If you want to feel utterly stupid, go to www.ixl.com and try to ace all the activities in anything above Pre-K. I don't know when you went to school, but I started first grade in 1957. There was no kindergarten in our town and my birthday is in April, so I had to wait until I was almost 7 to go to school. I had been reading since I was 3, but I still had to take off my shoes to count past ten, which Miss McElroy, otherwise a very nice teacher, refused to let me do. Still, back then, first-grade math pretty much stopped at simple addition so I didn't have any trouble with it.
Apparently, things have changed in the academic world since then, if IXL is anything to go by. Daughter and I have a little friendly competition going there, as she reviews her math skills preparatory to launching into 8th-grade algebra. Me, I may have to settle for a spot behind Jethro Bodine of the Clampetts, who, if I remember correctly, was a proud graduate of 3rd grade. I can't get out of first grade, thanks to something they call "Geometry: Count vertices, edges, and faces." It's a diabolical little exercise that can lead the spatially impaired amongst us to teeth grinding and hair pulling. I mean, would YOU be able to figure out how many vertices, edges and faces a 3-D triangle has? Hmm? Do you even know where all those things ARE on a triangle? Well, I thought I did, but obviously, I was wrong.
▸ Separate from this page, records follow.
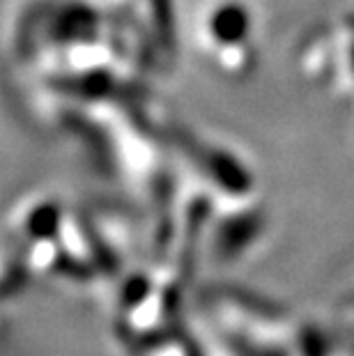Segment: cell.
Masks as SVG:
<instances>
[{
  "instance_id": "obj_1",
  "label": "cell",
  "mask_w": 354,
  "mask_h": 356,
  "mask_svg": "<svg viewBox=\"0 0 354 356\" xmlns=\"http://www.w3.org/2000/svg\"><path fill=\"white\" fill-rule=\"evenodd\" d=\"M255 14L246 0H207L195 19V40L218 72L242 79L253 70Z\"/></svg>"
}]
</instances>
I did manage to guess my way to a score of 58, but most of that was pure luck and 70 is a passing grade, so I'm still stuck in first. I thought I'd just ignore that little section as a fluke that I could have pulled off if only my blind spot weren't... well, vertices, edges, and faces, I guess. So, enough of the baby stuff, and I went on to logic problems in third grade. Crikey! Here's the first question:
Lisa is 4 years younger than Gale. Suzanne is 36. Hiram is 2 years younger than Suzanne and 4 years older than Gale. How old is Lisa? I thought I was really hot stuff to figure out that Lisa is 26, but I really question whether the average 3rd grader would be able to solve this problem without considerable help from someone older. I couldn't have figured it out in 3rd grade without someone giving me the answer or Lisa telling me, herself. Back then, I was still working on my multiplication facts up to 12, not figuring out logic problems that would have appeared in the NY Times at the time.
Daughter, of course, just sails through this stuff while I slog doggedly through it like I'm wading through treacle with Crocs on. I don't think I'm revealing any secrets when I say that the little brat snickers up her sleeve every time we compare test scores. She's probably going to be done with what she needs to review way before our month-long membership is up, but I'm not canceling it until I battle my way to the upper grades. Well, at least, to fourth grade. No! Make that 8th grade and I won't stop until I get passing scores on every damned one of the practice areas.
Back in 8th grade, I failed algebra, but a kind teacher gave me a C- because I had A's in all my other subjects and he didn't want to ruin my report card. I floundered through math until I quit school to get married halfway through my junior year. I never "got" algebra ( the marriage didn’t last either) and only got a weak grasp on geometry until about five years later when I trained to be a welder and found that my lack of math smarts was holding me back. I could weld with the best of them, but when it came to the math part of the training, I was lost. So, like the stubborn eejit that I am, I went out and got a math tutorial on algebra and geometry and completed the course, along with two large workbooks, inside of 6 weeks. At that point, I "got" algebra and geometry with a vengeance. I also got my GED and aced the math portion, much to my surprise.
Since then, I've completed about 3 years of college classes, here and there and in no coherent fashion. I just took what I wanted for my own purposes. Creative writing, philosophy, science and women’s studies. I never took math again, which is no doubt why I'm shaky on vertices and other geometric wossnames. Starting tonight, however, while Daughter thinks that I'm playing games online, I'm going to do what I did lo those many years ago. I'm going to learn what the heck a vertice is when it's at home, scope out geometry and logic until I'm blue in the face and burn through 8 grades of math at IXL. The fact that IXL costs 19 dollars and change a month is all the incentive I need. I may be a little slow at some numbers, but not the ones that tell me what something is costing me.